[Exercise objective]:
Below are some records; output all of them exactly as they read.

START The records

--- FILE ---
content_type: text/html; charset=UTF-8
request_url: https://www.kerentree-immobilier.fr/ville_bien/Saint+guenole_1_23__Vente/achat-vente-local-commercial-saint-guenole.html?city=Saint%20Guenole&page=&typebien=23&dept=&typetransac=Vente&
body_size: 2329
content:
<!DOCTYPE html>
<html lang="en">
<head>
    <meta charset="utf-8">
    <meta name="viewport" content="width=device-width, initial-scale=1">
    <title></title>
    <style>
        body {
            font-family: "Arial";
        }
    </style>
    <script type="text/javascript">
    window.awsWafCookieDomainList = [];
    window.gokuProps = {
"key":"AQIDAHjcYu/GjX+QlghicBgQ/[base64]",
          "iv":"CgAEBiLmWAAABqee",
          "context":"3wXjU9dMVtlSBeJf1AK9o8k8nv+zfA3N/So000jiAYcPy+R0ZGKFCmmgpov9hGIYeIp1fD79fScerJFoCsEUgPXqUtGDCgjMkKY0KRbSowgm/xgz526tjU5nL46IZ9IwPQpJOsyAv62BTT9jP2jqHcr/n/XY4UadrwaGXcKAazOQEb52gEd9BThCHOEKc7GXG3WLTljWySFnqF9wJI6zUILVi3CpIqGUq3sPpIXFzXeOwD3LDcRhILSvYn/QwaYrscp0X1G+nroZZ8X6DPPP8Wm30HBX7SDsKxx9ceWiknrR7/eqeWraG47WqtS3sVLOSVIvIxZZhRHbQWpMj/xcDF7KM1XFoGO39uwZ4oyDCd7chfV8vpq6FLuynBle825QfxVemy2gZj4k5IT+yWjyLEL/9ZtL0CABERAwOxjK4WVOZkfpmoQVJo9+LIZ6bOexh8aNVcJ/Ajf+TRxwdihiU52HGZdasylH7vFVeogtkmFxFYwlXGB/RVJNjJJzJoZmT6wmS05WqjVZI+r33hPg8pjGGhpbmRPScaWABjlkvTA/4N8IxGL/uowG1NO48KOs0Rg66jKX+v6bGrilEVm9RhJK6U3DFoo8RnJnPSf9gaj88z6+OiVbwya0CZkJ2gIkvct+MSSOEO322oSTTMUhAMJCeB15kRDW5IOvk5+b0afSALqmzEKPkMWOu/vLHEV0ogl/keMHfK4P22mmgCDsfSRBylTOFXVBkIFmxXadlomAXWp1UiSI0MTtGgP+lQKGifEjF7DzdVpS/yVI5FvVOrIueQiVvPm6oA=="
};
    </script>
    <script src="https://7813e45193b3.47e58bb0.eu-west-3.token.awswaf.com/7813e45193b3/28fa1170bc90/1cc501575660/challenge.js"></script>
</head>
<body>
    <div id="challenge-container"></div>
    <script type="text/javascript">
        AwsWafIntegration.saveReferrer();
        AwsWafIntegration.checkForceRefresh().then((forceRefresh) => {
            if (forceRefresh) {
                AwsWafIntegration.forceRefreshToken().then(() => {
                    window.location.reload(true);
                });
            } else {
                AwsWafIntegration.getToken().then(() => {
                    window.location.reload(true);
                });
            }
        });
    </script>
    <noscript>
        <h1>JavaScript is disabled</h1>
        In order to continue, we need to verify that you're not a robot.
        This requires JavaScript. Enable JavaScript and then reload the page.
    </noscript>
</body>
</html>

END The records

[Result for this exercise]:
--- FILE ---
content_type: text/html; charset=UTF-8
request_url: https://www.kerentree-immobilier.fr/ville_bien/Saint+guenole_1_23__Vente/achat-vente-local-commercial-saint-guenole.html?city=Saint%20Guenole&page=&typebien=23&dept=&typetransac=Vente&
body_size: 2329
content:
<!DOCTYPE html>
<html lang="en">
<head>
    <meta charset="utf-8">
    <meta name="viewport" content="width=device-width, initial-scale=1">
    <title></title>
    <style>
        body {
            font-family: "Arial";
        }
    </style>
    <script type="text/javascript">
    window.awsWafCookieDomainList = [];
    window.gokuProps = {
"key":"AQIDAHjcYu/GjX+QlghicBgQ/[base64]",
          "iv":"CgAEBiLmWAAABqee",
          "context":"3wXjU9dMVtlSBeJf1AK9o8k8nv+zfA3N/So000jiAYcPy+R0ZGKFCmmgpov9hGIYeIp1fD79fScerJFoCsEUgPXqUtGDCgjMkKY0KRbSowgm/xgz526tjU5nL46IZ9IwPQpJOsyAv62BTT9jP2jqHcr/n/XY4UadrwaGXcKAazOQEb52gEd9BThCHOEKc7GXG3WLTljWySFnqF9wJI6zUILVi3CpIqGUq3sPpIXFzXeOwD3LDcRhILSvYn/QwaYrscp0X1G+nroZZ8X6DPPP8Wm30HBX7SDsKxx9ceWiknrR7/eqeWraG47WqtS3sVLOSVIvIxZZhRHbQWpMj/xcDF7KM1XFoGO39uwZ4oyDCd7chfV8vpq6FLuynBle825QfxVemy2gZj4k5IT+yWjyLEL/9ZtL0CABERAwOxjK4WVOZkfpmoQVJo9+LIZ6bOexh8aNVcJ/Ajf+TRxwdihiU52HGZdasylH7vFVeogtkmFxFYwlXGB/RVJNjJJzJoZmT6wmS05WqjVZI+r33hPg8pjGGhpbmRPScaWABjlkvTA/4N8IxGL/uowG1NO48KOs0Rg66jKX+v6bGrilEVm9RhJK6U3DFoo8RnJnPSf9gaj88z6+OiVbwya0CZkJ2gIkvct+MSSOEO322oSTTMUhAMJCeB15kRDW5IOvk5+b0afSALqmzEKPkMWOu/vLHEV0ogl/keMHfK4P22mmgCDsfSRBylTOFXVBkIFmxXadlomAXWp1UiSI0MTtGgP+lQKGifEjF7DzdVpS/yVI5FvVOrIueQiVvPm6oA=="
};
    </script>
    <script src="https://7813e45193b3.47e58bb0.eu-west-3.token.awswaf.com/7813e45193b3/28fa1170bc90/1cc501575660/challenge.js"></script>
</head>
<body>
    <div id="challenge-container"></div>
    <script type="text/javascript">
        AwsWafIntegration.saveReferrer();
        AwsWafIntegration.checkForceRefresh().then((forceRefresh) => {
            if (forceRefresh) {
                AwsWafIntegration.forceRefreshToken().then(() => {
                    window.location.reload(true);
                });
            } else {
                AwsWafIntegration.getToken().then(() => {
                    window.location.reload(true);
                });
            }
        });
    </script>
    <noscript>
        <h1>JavaScript is disabled</h1>
        In order to continue, we need to verify that you're not a robot.
        This requires JavaScript. Enable JavaScript and then reload the page.
    </noscript>
</body>
</html>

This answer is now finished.